Add kidney disease to the list of health problems associated with air pollution.
A team of scientists from Washington University in St. Louis and the Veterans Affairs St. Louis Health Care System found an association between tiny particulate matter and kidney disease in two different data sets.
The scientists compared Veteran Affairs data on kidney disease with data on air pollution from two separate sets: satellite data from NASA and information from the Environmental Protection Agency.
Their study consistently found that risk of kidney disease rose along with air pollution levels across the continental United States.
As might be expected, many of the areas of the U.S. at greatest risk tend to be more heavily populated. The part of the country with the lowest risk overall is a section that runs roughly from Montana through West Texas. There are pockets of lower-risk areas in other places, but much of California and the Eastern half of the United States are more vulnerable.
The scientists published their results Thursday in the Journal of the American Society of Nephrology.
It is important to note that this only found an association with air pollution — the study did not conclusively determine pollution to be the cause of kidney disease.
But the fact that the study found the association in both the EPA data set and the NASA data set is compelling, said Dr. Ziyad Al-Aly, a senior author on the study and an assistant professor of medicine at Washington University, in a statement.

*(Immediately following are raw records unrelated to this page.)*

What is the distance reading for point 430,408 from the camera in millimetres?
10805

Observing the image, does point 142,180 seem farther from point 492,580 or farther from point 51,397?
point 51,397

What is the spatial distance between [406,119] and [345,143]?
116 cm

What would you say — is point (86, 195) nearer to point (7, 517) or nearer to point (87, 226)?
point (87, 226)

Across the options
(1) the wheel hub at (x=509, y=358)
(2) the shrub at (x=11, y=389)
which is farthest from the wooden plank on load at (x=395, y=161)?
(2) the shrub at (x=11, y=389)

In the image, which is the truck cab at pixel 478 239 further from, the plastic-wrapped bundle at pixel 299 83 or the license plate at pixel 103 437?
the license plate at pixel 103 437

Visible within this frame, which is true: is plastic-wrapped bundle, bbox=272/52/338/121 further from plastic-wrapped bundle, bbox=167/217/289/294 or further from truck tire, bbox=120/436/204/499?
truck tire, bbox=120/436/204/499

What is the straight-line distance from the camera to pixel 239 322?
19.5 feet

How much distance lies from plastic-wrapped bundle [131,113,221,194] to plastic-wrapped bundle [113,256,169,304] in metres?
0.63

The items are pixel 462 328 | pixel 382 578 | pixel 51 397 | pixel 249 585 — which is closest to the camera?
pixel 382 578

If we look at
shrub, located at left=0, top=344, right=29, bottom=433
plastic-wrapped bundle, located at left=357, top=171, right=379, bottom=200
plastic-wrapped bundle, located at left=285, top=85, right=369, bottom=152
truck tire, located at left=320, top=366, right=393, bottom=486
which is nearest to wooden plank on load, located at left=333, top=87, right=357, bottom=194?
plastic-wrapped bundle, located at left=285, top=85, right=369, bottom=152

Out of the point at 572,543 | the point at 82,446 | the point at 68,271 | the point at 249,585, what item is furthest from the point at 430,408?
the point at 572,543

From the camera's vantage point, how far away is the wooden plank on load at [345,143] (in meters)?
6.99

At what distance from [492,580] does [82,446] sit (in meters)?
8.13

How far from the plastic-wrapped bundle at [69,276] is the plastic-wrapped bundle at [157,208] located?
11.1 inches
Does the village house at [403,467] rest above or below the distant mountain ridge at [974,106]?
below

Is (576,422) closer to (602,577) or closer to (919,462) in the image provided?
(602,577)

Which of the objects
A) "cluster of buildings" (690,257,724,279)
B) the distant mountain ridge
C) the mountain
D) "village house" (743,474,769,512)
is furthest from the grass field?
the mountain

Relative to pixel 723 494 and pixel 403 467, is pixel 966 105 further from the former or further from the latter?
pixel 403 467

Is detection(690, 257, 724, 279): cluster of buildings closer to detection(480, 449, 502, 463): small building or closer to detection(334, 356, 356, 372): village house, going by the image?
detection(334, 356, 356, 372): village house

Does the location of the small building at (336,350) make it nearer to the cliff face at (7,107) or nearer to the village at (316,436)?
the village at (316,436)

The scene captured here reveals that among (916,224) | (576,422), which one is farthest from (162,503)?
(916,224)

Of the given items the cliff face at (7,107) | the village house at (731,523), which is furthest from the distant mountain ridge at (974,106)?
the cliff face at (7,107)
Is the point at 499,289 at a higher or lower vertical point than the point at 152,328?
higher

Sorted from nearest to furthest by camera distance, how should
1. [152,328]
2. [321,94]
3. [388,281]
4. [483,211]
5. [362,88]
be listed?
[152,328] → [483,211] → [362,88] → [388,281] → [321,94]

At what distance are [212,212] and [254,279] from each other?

"The beauty of using both EPA and NASA data is that the agencies used two distinct techniques for collecting data, yet the results were similar," he said. "This constellation of findings suggests that chronic exposure to air pollution is a significant risk factor for the development and progression of kidney disease."
The study focused on a type of pollution called PM 2.5, which is particulate matter up to 2.5 microns in size. This particular form of pollution can come from myriad sources, including vehicle emissions, fossil fuel power plants, wildfires or even campfires.
Scientists say the particles can enter the bloodstream once they are breathed into the lungs.
Air pollution has been linked to health problems as varied as cardiovascular disease, diabetes and weight gain. The study's authors say that one of those conditions could be responsible for kidney damage, rather than the pollution itself.
They also noted that the population they studied was mostly older white male military veterans, so the results might not apply to other populations. The scientists tried to account for confounding factors, but there could still be additional variables, such as diet or genetics, or even other environmental factors such as exposure to heavy metals.
But the data show a clear association.
"In our analyses, the risk of chronic kidney disease and its progression was most pronounced at the highest levels of fine particulate matter concentration," Al-Aly said in the release. "This suggests further study is needed for a broader assessment of the global burden of kidney disease attributable to air pollution."
Air quality has improved in the United States in recent decades, but Al-Aly pointed out that there is no safe level of exposure to PM 2.5; even low levels can increase risk.
Other parts of the world have serious problems with hazes of pollution. China has even had to essentially shut down entire cities for days at a time. Just breathing Beijing's air might be as bad as smoking 40 cigarettes a day.